-- START DATA PROVIDED --

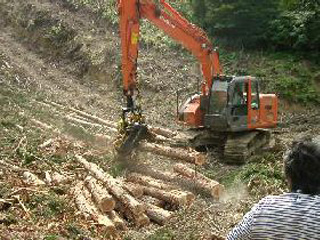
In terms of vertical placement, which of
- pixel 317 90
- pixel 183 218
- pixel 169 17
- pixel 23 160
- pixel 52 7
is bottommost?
pixel 183 218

-- END DATA PROVIDED --

__WRITTEN REQUEST__
Copy out all the rows above word for word, leaving out the pictures.

__RESPONSE TO THE TASK__
In terms of vertical placement, which of
- pixel 317 90
- pixel 183 218
- pixel 169 17
- pixel 23 160
- pixel 52 7
is bottommost?
pixel 183 218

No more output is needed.